## Your objective
Word for word, print each record, dropping any image it holds.

(Stored data begins)

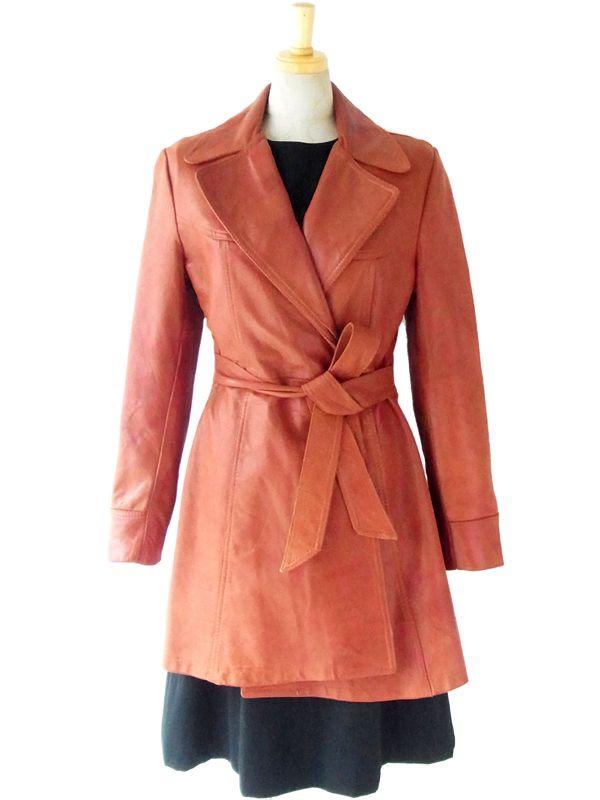 ヨーロッパ古着 ロンドン買い付け 70年代製 ブラウン 美麗シルエット ヴィンテージ レザー ガウンコート 5LA552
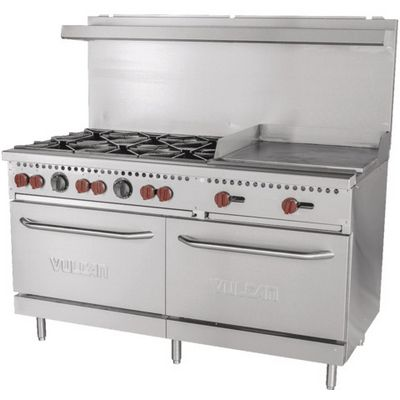 vulcan sx60f-6b24g commercial gas range with griddle right sdie view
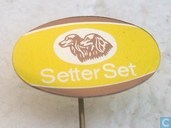 Setter Set [yellow]
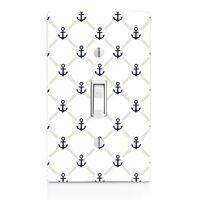 Light Switch Plate Cover Blue Anchor Nautical Wall Plate Bathroom Outlet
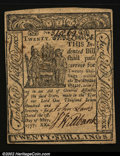 Colonial Notes:Delaware, Delaware May 1, 1777 20s Choice New. A near-Gem example, he...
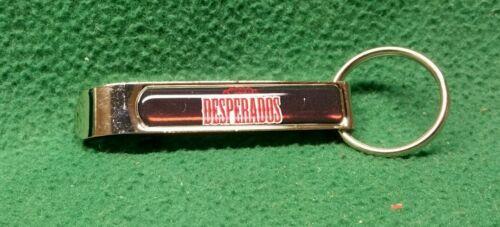 New Key Ring /'Desperadoes/' Tequila Beer Bottle Opener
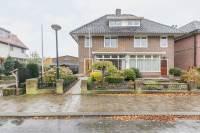 Woning Ouverturestraat 34 Enschede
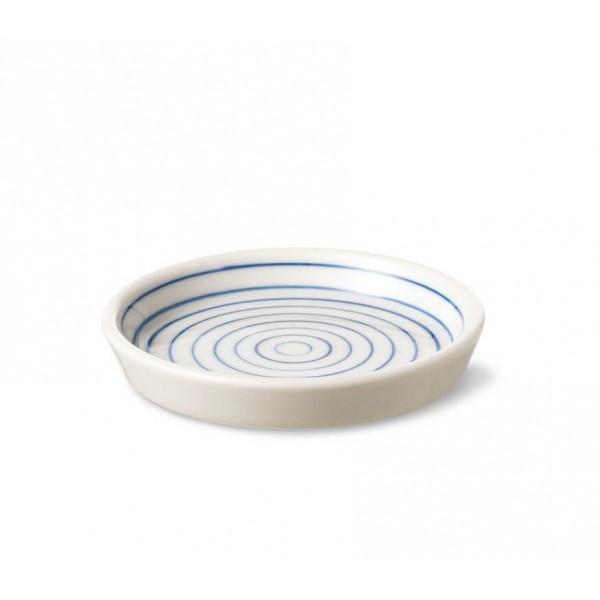 Plate Mini Stripe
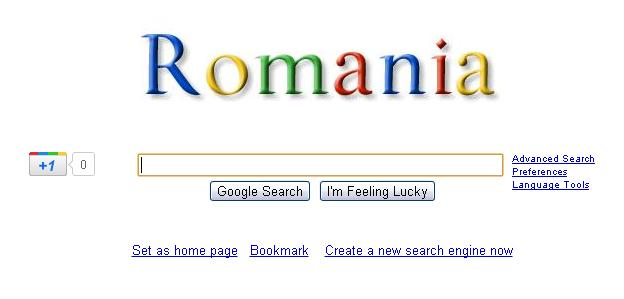 People Of Romania Google Pictures to Pin on Pinterest ...
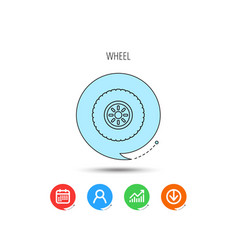 car wheel icon tire service sign vector image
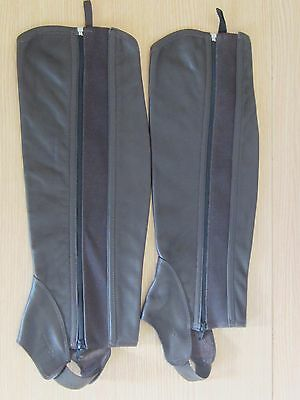 FOUGANZA Horse Riding Adult Half Chaps Leather Brown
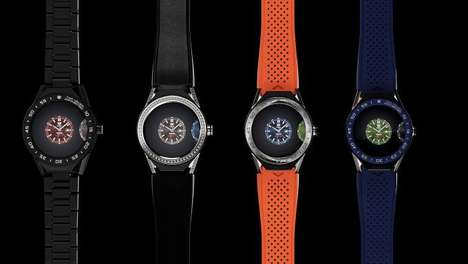 Modular Timepiece Smartwatches - The TAG Heuer Connected Modular 45 Has Interchangeable Hardware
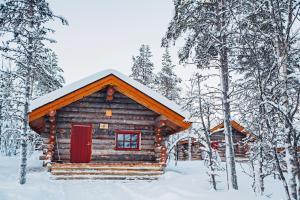 Kakslauttanen Arctic Resort (20 of 77)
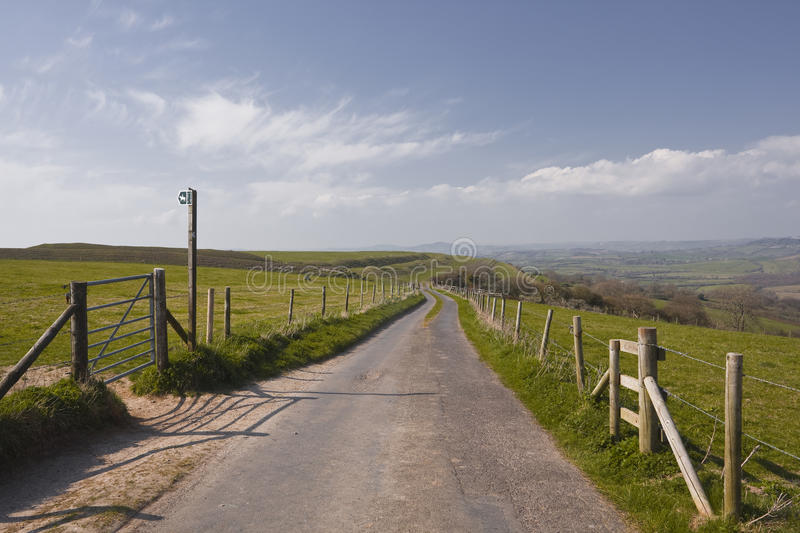 Download Eggardon Hill stock photo. Image of west, fence, scene - 25576160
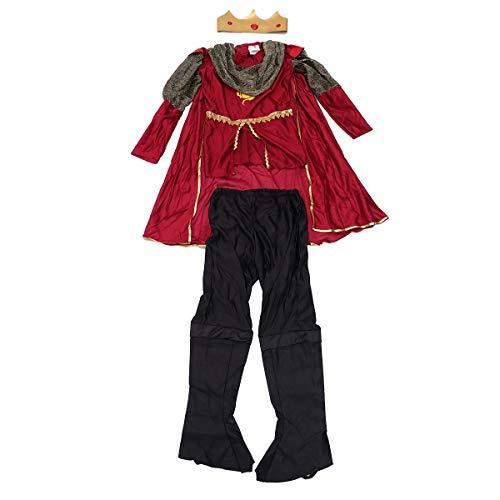 loween-Cosplay-Kostüm für Jungen, Prinz-Kleidung, für Kinder, Kostüm, Party-Kleidung, Größe M ()
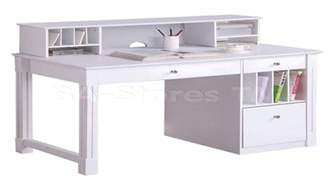 L Shaped Computer Desk White White Computer Desks White L Shaped Desk Office White Office Desk With Hutch Office Ideas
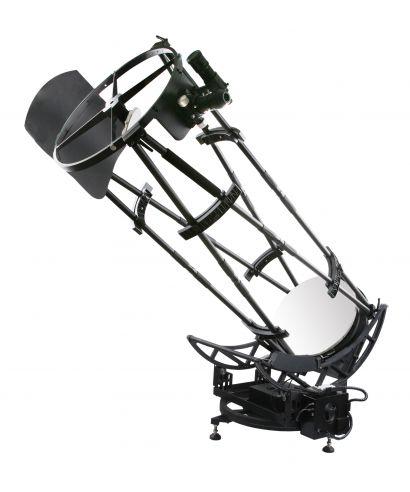 SkyWatcher Dobson Stargate 500 SynScan GoTo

(Stored data ends)

## Response to this task
 ヨーロッパ古着 ロンドン買い付け 70年代製 ブラウン 美麗シルエット ヴィンテージ レザー ガウンコート 5LA552
 vulcan sx60f-6b24g commercial gas range with griddle right sdie view
 Setter Set [yellow]
 Light Switch Plate Cover Blue Anchor Nautical Wall Plate Bathroom Outlet
 Colonial Notes:Delaware, Delaware May 1, 1777 20s Choice New. A near-Gem example, he...
 New Key Ring /'Desperadoes/' Tequila Beer Bottle Opener
 Woning Ouverturestraat 34 Enschede
 Plate Mini Stripe
 People Of Romania Google Pictures to Pin on Pinterest ...
 car wheel icon tire service sign vector image
 FOUGANZA Horse Riding Adult Half Chaps Leather Brown
 Modular Timepiece Smartwatches - The TAG Heuer Connected Modular 45 Has Interchangeable Hardware
 Kakslauttanen Arctic Resort (20 of 77)
 Download Eggardon Hill stock photo. Image of west, fence, scene - 25576160
 loween-Cosplay-Kostüm für Jungen, Prinz-Kleidung, für Kinder, Kostüm, Party-Kleidung, Größe M ()
 L Shaped Computer Desk White White Computer Desks White L Shaped Desk Office White Office Desk With Hutch Office Ideas
 SkyWatcher Dobson Stargate 500 SynScan GoTo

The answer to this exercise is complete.